Comunque, Marco Lodola è nato a Dorno in provincia di Pavia nel 1955. Ha frequentato l’Accademia di Belle Arti di Firenze e di Milano, concludendo i suoi studi con una tesi sui Fauves, infatti Matisse sarà un vero punto di riferimento per il suo lavoro, insieme a Depero – primo italiano a lavorare in America, quindi a contaminarsi con altri linguaggi, tipo il teatro facendo scenografie, poi vestiti, pubblicità – ed il Beato Angelico, che lo ha condizionato inconsciamente in quanto durante i suoi studi a Firenze, Lodola andava a studiare di fronte al convento dove il Beato Angelico aveva dipinto tutte le cellette. 

Marco Lodola è tra i fondatori del movimento del Nuovo Futurismo degli anni ’80, teorizzato dal critico Renato Barilli. Dall’esperienza futurista, Lodola trae l’uso appassionato del colore, l’energia dirompente della luce e soprattutto, forse prima di tutto, l’idea dell’arte come parte integrante della vita. 

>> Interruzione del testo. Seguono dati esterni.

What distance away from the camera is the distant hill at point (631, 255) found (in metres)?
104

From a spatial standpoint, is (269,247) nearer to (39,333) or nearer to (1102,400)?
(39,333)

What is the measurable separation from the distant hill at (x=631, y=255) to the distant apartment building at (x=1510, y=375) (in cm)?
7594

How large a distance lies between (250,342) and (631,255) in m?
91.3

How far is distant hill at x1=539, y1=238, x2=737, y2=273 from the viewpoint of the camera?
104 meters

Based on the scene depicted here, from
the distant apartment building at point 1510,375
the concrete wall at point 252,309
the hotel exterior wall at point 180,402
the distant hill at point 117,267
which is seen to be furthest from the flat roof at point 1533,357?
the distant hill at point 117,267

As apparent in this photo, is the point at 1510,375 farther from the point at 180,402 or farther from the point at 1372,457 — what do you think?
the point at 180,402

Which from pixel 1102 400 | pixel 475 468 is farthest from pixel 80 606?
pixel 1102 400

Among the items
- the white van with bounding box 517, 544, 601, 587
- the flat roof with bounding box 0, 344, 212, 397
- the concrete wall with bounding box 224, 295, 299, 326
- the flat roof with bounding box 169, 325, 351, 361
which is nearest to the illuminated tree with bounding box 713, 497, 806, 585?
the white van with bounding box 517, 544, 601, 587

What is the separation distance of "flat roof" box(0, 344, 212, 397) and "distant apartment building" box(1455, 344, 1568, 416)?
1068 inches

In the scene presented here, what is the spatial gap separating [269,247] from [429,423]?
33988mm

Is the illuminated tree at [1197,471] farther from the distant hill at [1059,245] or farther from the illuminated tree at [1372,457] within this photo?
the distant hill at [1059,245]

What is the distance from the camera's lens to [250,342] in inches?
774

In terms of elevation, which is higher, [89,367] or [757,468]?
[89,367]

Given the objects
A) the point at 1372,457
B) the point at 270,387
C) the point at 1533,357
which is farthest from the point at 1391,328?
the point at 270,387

In un’intervista ha dichiarato: “Picasso diceva: “Tu cerchi sempre di copiare qualcun altro, soprattutto quando sei agli inizi. Nel tentare inconsciamente di copiare, di rifare qualcosa che ti è piaciuto, siccome alla fine non ci riuscirai mai davvero, proprio lo scarto che c’è fra quello che fai e quello che stai copiando è il tuo stile.” Alla fine anche per me è saltata fuori la vera identità.

Se pensiamo che i pittori hanno sempre cercato di catturare la luce in qualche modo, addirittura scomponendola, mi viene da sorridere, pensando che Marco Lodola li ha “fregati” tutti, mettendo la luce dentro l’opera. A parte gli scherzi, innumerevoli sono le sue esposizioni/installazioni in giro per il mondo; altrettanto numerosi i suoi progetti per importanti industrie come Coca Cola, Swatch, Coca Cola, Vini Ferrari, Harley Davidson, Ducati, Valentino, Coveri, Fabbri… Moltissime le sue collaborazioni con scrittori e musicisti.

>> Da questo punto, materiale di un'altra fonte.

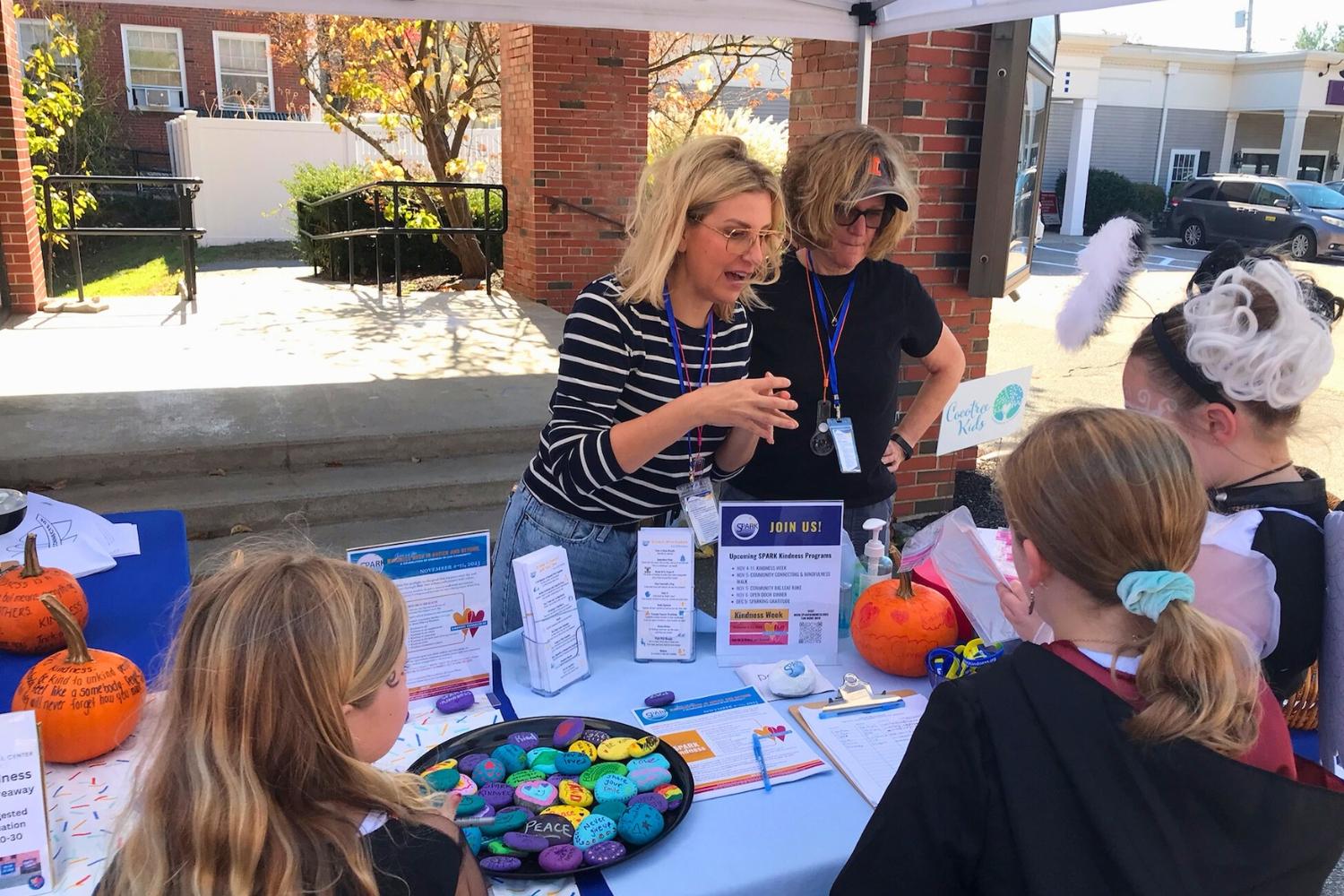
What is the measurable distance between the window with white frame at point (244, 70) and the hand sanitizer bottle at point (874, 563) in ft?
72.4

Come scrive Roberto D’Agostino in “Lodola”, edito da Mondadori: “La dimensione di spettacolarità insita nel sistema contemporaneo porta Lodola a produrre immagini che riflettono con cinica e ludica puntualità il destino dell’uomo: l’esibizione come esibizionismo, come ineluttabile cancellazione della profondità ideologica, religiosa, sessuale e morale. Lo spegnimento della profondità segna il punto di massima eccitazione della superficie. Così la plastica diventa specchio del carattere artificiale della vita, vissuto come unica natura possibile, come sfondo naturale dell’uomo moderno”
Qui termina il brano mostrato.